(Bloomberg) -- The Uruguayan meatpacking unit of Japan’s NH Foods Ltd. is seeking carbon-neutral certification for as much as a fifth of the cattle it processes by 2025, betting that wealthier consumers will pay more for food with sustainability credentials.

BPU Meat has been shipping carbon-neutral beef to supermarkets in Japan and Uruguay as well as to Germany’s Block House restaurant chain since March. It expects to process 15,000 certified cattle by the second quarter of 2023 and at least 30,000 within three years through an arrangement with a forestry company, said Daniel de Mattos, a senior adviser to BPU’s board.

“We have to have a major supply of cattle with these characteristics to make this commercially viable.” De Mattos said in an interview from Montevideo. “With those numbers we would be serving very important niche markets.”

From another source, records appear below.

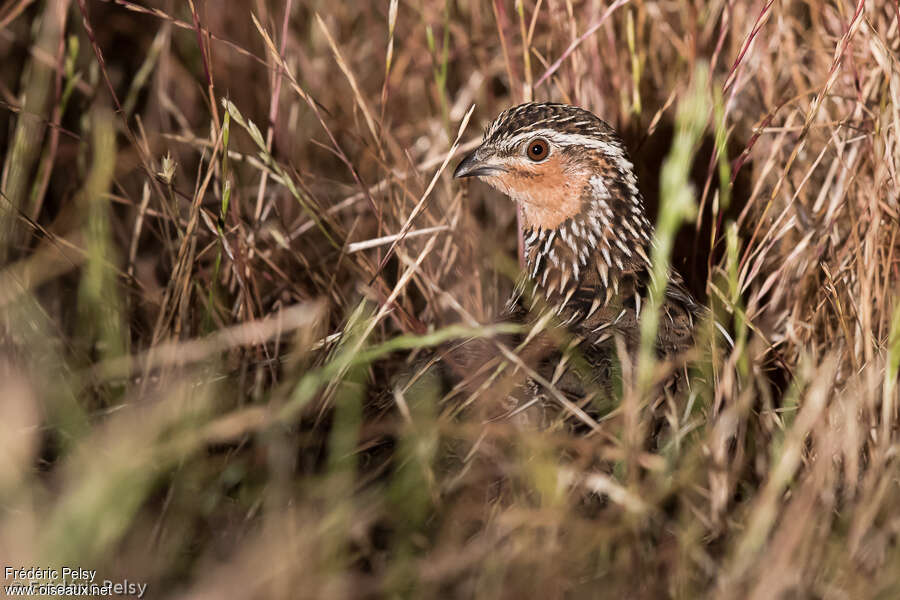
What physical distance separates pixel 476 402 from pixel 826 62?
1954mm

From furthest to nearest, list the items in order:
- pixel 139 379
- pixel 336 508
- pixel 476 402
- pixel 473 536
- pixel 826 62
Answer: pixel 826 62 → pixel 139 379 → pixel 476 402 → pixel 473 536 → pixel 336 508

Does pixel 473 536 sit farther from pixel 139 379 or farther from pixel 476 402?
pixel 139 379

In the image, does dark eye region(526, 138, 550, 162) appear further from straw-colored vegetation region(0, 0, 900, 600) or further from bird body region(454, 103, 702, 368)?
straw-colored vegetation region(0, 0, 900, 600)

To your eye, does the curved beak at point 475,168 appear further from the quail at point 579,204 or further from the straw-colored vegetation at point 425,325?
the straw-colored vegetation at point 425,325

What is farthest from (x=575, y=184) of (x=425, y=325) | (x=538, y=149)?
(x=425, y=325)

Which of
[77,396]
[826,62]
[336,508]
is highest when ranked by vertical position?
[826,62]

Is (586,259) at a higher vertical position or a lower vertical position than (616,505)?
higher

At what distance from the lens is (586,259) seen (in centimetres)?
320

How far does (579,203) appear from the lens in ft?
10.5

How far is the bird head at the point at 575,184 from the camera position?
3150 millimetres

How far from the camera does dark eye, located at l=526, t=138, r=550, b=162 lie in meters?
3.17

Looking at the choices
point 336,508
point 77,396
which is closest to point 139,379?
point 77,396

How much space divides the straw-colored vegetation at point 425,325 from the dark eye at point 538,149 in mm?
249

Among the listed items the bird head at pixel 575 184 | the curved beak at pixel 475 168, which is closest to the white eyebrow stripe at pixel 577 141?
the bird head at pixel 575 184
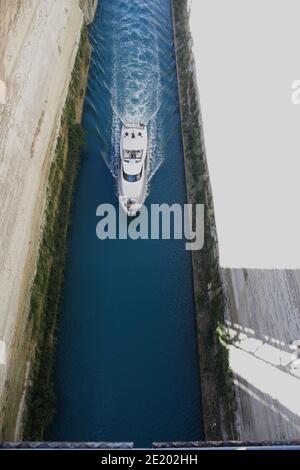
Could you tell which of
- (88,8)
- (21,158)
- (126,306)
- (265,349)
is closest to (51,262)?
(126,306)

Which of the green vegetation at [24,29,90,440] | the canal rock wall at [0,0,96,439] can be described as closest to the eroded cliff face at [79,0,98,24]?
the green vegetation at [24,29,90,440]

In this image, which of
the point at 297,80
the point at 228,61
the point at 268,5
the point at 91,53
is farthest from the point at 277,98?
the point at 91,53

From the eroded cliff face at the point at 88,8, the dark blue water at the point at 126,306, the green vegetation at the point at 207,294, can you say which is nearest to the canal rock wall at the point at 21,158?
the dark blue water at the point at 126,306

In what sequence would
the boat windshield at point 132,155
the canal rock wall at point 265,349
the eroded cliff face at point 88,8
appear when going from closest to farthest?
the canal rock wall at point 265,349, the boat windshield at point 132,155, the eroded cliff face at point 88,8

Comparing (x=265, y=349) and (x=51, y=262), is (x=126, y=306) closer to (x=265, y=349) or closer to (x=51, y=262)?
(x=51, y=262)

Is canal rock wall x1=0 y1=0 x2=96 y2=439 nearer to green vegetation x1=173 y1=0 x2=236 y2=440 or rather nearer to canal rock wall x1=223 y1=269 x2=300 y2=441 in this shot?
green vegetation x1=173 y1=0 x2=236 y2=440

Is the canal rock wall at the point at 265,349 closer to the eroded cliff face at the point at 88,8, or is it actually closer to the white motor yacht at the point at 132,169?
the white motor yacht at the point at 132,169
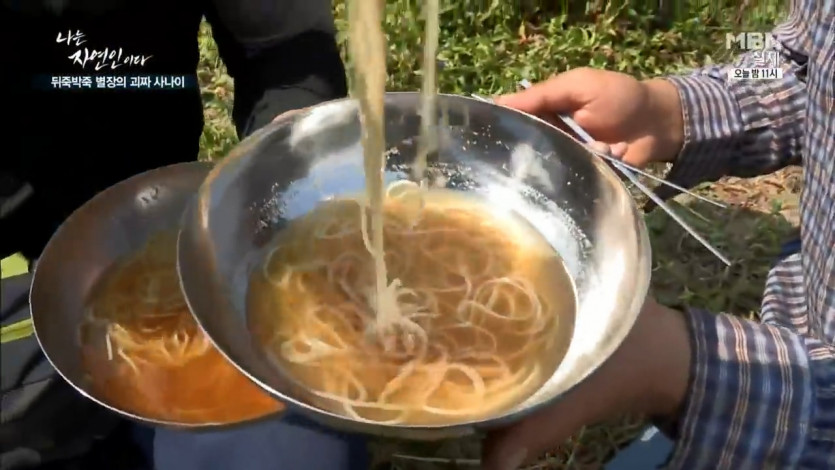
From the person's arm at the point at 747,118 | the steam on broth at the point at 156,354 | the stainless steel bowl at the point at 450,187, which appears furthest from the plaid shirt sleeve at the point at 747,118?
the steam on broth at the point at 156,354

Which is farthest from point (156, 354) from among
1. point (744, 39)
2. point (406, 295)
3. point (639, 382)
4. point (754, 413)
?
point (744, 39)

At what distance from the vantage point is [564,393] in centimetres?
110

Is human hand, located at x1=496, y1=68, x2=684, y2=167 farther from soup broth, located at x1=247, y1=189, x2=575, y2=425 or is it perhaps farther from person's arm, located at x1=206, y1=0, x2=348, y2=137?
person's arm, located at x1=206, y1=0, x2=348, y2=137

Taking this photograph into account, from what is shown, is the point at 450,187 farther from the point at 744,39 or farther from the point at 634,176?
the point at 744,39

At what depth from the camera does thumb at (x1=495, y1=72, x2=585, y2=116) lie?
1.68 metres

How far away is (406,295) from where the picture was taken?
149 cm

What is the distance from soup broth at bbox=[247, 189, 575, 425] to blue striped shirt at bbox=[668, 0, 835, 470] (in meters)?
0.31

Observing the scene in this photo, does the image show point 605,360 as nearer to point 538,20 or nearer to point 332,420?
point 332,420

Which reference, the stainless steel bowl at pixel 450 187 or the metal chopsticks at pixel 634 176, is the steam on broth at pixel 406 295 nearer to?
the stainless steel bowl at pixel 450 187

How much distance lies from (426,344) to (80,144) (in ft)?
3.78

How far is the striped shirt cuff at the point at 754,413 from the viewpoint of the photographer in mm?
1444

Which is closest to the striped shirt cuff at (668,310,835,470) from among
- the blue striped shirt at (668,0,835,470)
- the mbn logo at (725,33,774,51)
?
the blue striped shirt at (668,0,835,470)

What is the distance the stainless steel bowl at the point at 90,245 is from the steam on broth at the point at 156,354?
0.02 meters

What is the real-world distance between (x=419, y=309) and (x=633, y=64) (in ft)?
9.45
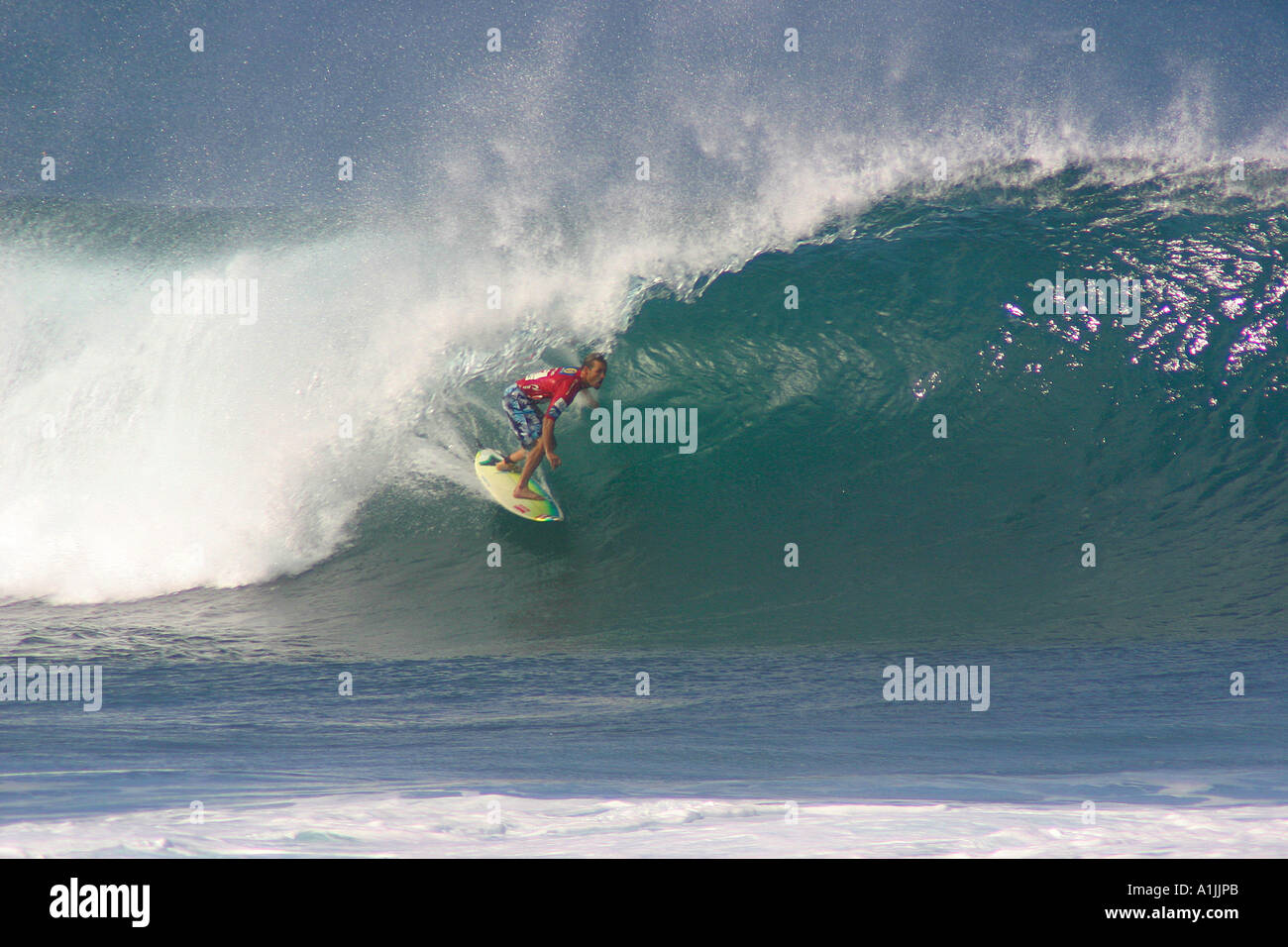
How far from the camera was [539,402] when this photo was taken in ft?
24.6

With growing greenhouse gas scrutiny worldwide, the beef industry is starting to embrace carbon-neutral certification -- using offsets as well as practices to lower methane emissions, reduced water and energy use and sequestration. In Uruguay, ranching company Mosaica led the way with the first shipment of beef with LSQA certification in December, followed by BPU and a unit of Brazil’s Minerva Foods SA this year.

Under an arrangement between BPU and wood pulp maker Montes del Plata, certification firm SGS validates that emissions of cattle owned by more than 300 participating ranchers are offset by forestry plantations. The program dovetails with NH Foods’ goal of reducing its carbon footprint 40% by 2030, De Mattos said. 

So far, carbon-neutral beef fetches prices similar to BPU’s other premium products. De Mattos is optimistic certification will pay off through higher prices and access to wealthier buyers as the market matures. Carbon-neutral certification could become another selling point for Uruguayan beef that is already marketed as hormone free, traceable and largely grass fed.

Uruguayan beef export volume has risen more then 20% this year, with prices up more than 50%. De Mattos sees prices staying at high levels, although prone to volatility in coming months. Unstable meat prices and the surge in input costs due to the war in Ukraine could spur local ranchers to raise fewer cattle.

“We are watching these things with a lot of concern,” De Mattos said. “So far, signs of a slowdown haven’t been seen.”